L’applicazione dell’articolo 64 della legge n. 218/1995 sul riconoscimento delle sentenze straniere e i problemi interpretativi collegati sono stati oggetto della sentenza delle Sezioni Unite della Corte di Cassazione, n. 18199 depositata il 26 giugno (18199). La vicenda era stata rimessa dalla prima sezione civile che aveva chiesto di chiarire “se, nell’ambito di un giudizio di riconoscimento, in Italia, dell’efficacia di una sentenza straniera, la parte ivi convenuta, che si sia ritualmente costituita nel giudizio svoltosi innanzi al giudice a quo senza sollevare, in quella sede, alcuna eccezione circa la carenza della “competenza giurisdizionale” di quest’ultimo, possa ancora formulare una siffatta eccezione innanzi al giudice della invocata delibazione oppure se la stessa possa essere sollevata d’ufficio da quest’ultimo”.

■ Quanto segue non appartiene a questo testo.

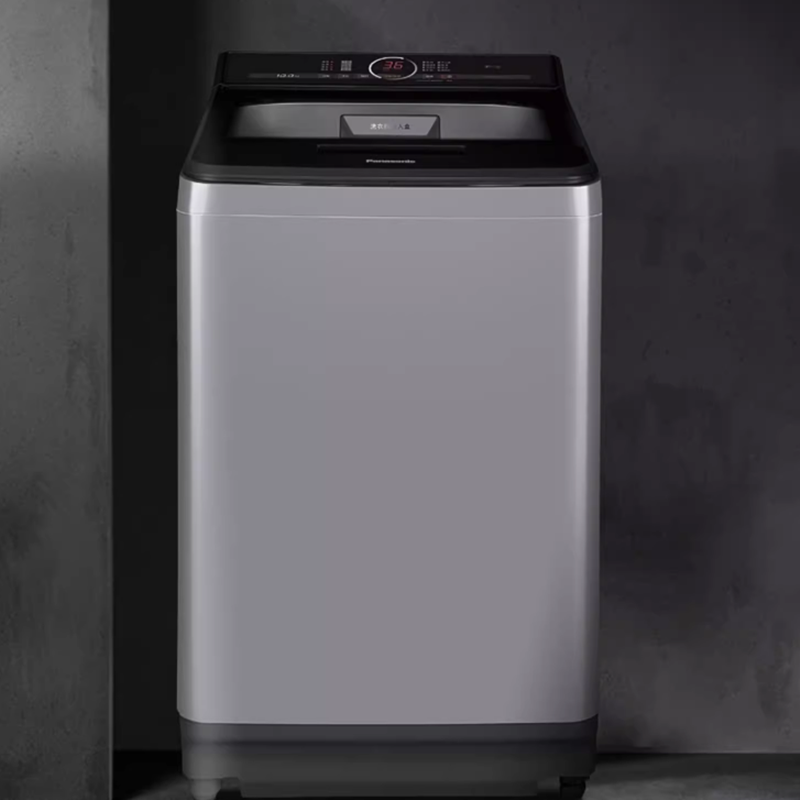 【不弯腰】松下10kg洗衣机家用全自动大容量智洗波轮UALTS/U125 1949元
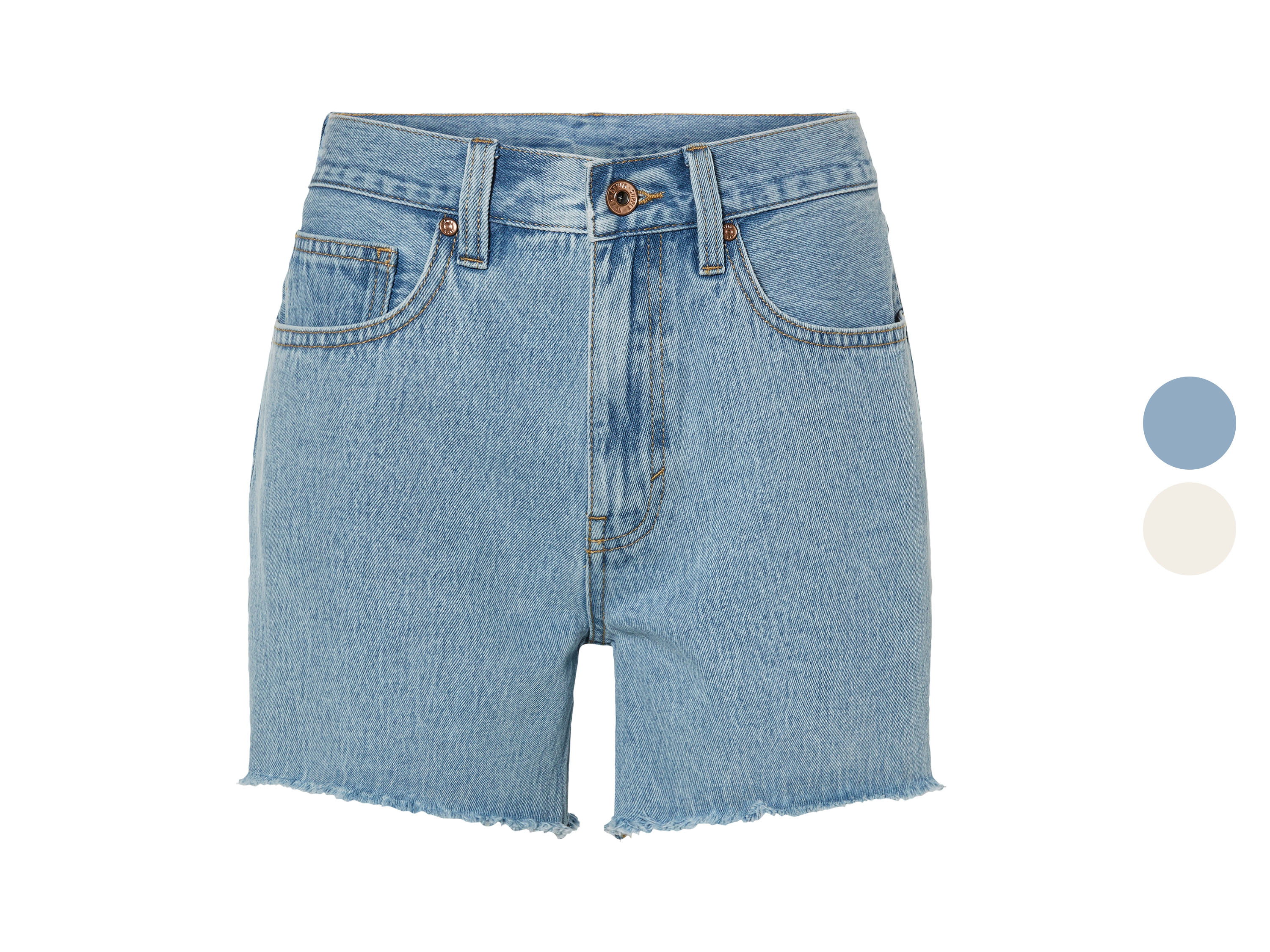 ESMARA® Szorty jeansowe damskie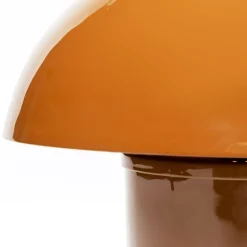 Mushroom bordlampe Brun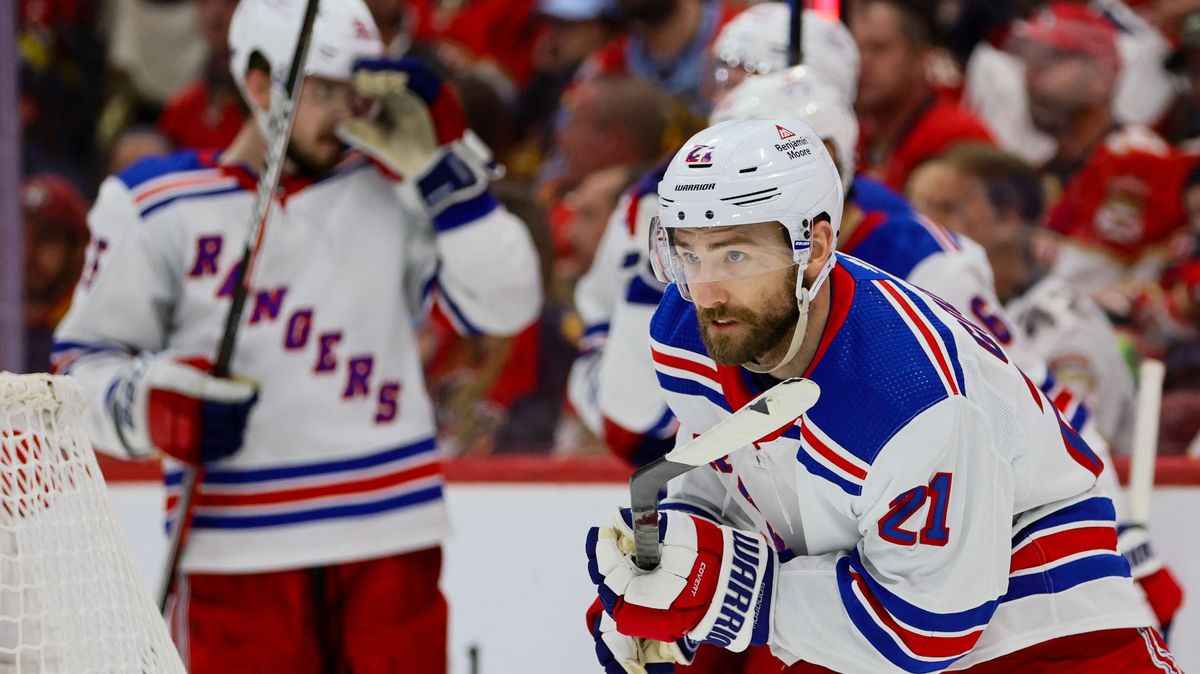 Hokejisté New Yorku Rangers vyhráli na ledě Floridy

La vicenda riguardava una donna che aveva chiesto un accertamento dei requisiti di riconoscimento di una sentenza pronunciata in Russia relativa all’affidamento dei due figli nati da una relazione con un cittadino italiano. La Corte di appello di Bologna aveva respinto la richiesta ritenendo che la competenza non fosse del giudice russo in quanto la residenza abituale dei minori non era in Russia, bensì in Italia. Così, la donna si è rivolta alla Cassazione. Per le Sezioni Unite, va applicata la Convenzione dell’Aja del 18 ottobre 1996 sulla competenza, la legge applicabile, il riconoscimento, l’esecuzione e la cooperazione in materia di responsabilità genitoriale e di misure di protezione dei minori, a cui fa rinvio l’articolo 42 della legge n. 218. Per la Suprema Corte, l’articolo 24 della Convenzione chiarisce che la legge dello Stato richiesto per il riconoscimento trova applicazione solo per le norme che disciplinano la procedura mentre, per le altre condizioni, si applica la disciplina convenzionale che non prevede, contrariamente all’articolo 64 della legge n. 218, requisiti costitutivi di efficacia.

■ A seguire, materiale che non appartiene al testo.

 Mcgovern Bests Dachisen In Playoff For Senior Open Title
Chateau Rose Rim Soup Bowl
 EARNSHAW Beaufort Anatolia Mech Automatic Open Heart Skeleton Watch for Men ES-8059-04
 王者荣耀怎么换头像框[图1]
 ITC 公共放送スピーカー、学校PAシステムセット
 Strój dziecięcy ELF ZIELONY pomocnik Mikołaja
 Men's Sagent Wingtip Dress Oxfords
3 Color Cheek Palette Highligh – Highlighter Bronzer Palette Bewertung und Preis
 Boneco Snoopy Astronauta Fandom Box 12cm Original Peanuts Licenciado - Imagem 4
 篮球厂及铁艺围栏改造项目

Pertanto, alla luce di quanto detto la Cassazione ha enunciato il principio di diritto in base al quale “le condizioni sostanziali di riconoscimento delle misure di protezione dei minori disposte dalla giurisdizione straniera risultano fissate dall’art. 23 della detta Convenzione, e non dall’art. 64 legge n. 218 del 1995, mentre il procedimento del riconoscimento innanzi al giudice italiano resta disciplinato, come previsto dall’art. 24 della medesima Convenzione, dalla legge italiana”.